Nationwide released figures on Friday that showed that the average price in the capital fell by 0.6% to £471,761 between July and September when compared with prices last year.
Surprisingly, although nationwide growth was at an all-time low, London was the only area to notice an actual drop in prices. The North and Midlands faired best in terms of growth, with cities such as Manchester, Edinburgh and Birmingham experiencing between 5 and 7% growth, whereas cities such as Cardiff Bristol and Oxford fell well short of 5%. The East Midlands as a county faired the best, with property values jumping by an average of 5.1%. Across the rest of the country, growth was sluggish but steady with an average 2% increase, just under the same quarter last year’s growth of 2.1%.
The gap between London and the rest of the country in terms of property prices appears to be somewhat shrinking. Nationwide’s chief economist Robert Gardner said “House price growth rates across the UK have converged in recent quarters,”
“Annual growth rates in the south of England have moderated towards those prevailing in the rest of the country. London has seen a particularly marked slowdown, with prices falling in annual terms for the first time in eight years.”
According to Nationwide, low interest rates are thought to have previously supported the market by making cheaper mortgages more readily available and generally boosting disposable income. This effect however has been negated as inflation outstrips weak wage growth and households begun to feel greater financial pressure. The Bank of England’s governor Mark Carney gave a strong indication that increasing interest rates may be on the horizon.
"What we have said, that if the economy continues on the track that it's been on, and all indications are that it is, in the relatively near term we can expect that interest rates would increase somewhat," he said.
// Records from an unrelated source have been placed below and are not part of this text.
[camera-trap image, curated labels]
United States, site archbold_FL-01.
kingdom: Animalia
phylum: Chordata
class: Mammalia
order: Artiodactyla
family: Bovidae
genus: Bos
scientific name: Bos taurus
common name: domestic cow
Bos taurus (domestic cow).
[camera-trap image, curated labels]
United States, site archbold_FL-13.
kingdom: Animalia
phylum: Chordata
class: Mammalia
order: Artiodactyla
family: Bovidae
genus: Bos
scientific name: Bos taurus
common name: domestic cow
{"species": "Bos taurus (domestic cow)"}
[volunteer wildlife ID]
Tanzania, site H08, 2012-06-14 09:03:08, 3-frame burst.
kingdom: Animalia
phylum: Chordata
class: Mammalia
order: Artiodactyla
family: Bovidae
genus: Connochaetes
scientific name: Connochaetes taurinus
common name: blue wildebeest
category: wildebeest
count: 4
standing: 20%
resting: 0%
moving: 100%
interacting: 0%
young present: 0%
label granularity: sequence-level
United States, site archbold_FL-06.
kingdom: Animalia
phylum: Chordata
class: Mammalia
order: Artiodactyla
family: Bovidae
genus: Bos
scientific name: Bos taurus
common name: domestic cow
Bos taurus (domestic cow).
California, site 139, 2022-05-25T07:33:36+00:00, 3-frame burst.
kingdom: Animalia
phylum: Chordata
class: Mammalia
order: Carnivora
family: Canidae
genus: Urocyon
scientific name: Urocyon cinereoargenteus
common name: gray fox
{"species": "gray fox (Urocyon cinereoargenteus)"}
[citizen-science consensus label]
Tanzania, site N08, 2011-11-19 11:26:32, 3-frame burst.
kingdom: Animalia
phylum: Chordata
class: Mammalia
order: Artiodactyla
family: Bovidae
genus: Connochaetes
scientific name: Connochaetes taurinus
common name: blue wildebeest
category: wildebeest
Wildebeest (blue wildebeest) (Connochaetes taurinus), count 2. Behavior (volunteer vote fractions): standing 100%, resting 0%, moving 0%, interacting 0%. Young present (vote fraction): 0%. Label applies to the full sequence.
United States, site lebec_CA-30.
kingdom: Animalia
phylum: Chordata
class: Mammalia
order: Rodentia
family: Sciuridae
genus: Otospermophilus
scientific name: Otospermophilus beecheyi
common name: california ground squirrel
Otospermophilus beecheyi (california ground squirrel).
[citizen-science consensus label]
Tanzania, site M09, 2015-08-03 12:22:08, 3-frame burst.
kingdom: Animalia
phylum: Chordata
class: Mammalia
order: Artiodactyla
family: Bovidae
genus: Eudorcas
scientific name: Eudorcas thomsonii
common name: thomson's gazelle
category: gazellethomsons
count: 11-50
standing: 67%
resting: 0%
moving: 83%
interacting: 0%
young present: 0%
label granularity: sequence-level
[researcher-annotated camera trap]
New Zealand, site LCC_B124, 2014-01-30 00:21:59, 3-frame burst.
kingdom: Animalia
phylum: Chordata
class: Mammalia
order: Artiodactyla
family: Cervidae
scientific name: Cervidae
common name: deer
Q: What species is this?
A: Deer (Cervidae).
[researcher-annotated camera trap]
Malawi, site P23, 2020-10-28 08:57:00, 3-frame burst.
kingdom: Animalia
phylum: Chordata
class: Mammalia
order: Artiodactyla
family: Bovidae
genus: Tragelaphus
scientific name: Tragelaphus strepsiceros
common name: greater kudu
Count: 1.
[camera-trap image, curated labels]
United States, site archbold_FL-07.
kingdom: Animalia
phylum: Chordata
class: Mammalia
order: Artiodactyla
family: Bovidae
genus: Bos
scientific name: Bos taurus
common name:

Nationwide has played down the effect a small interest rate increase will have on the housing market, expecting little change.
Analysis has showed that factors such as Brexit as well as a higher stamp duty on homes are all having a dampening effect on the capital’s house prices. Slumps in growth started with some of the most expensive homes in London, but the effects appear to be spreading, leaving homes with more realistic price tags. Nicholas Finn, the executive director of London-based Garrington Property Finders said.
“The capital’s gravity-defying, double-digit rates of annual price growth were always going to be unsustainable.
“The softening of prices was initially led by the capital’s prime market, which was knocked sideways both by Brexit and in the wake of the introduction of higher rates of stamp duty for high-value homes. But it is now spreading from the central boroughs – which saw prices rise fastest during the boom – to other areas where the growth came later.”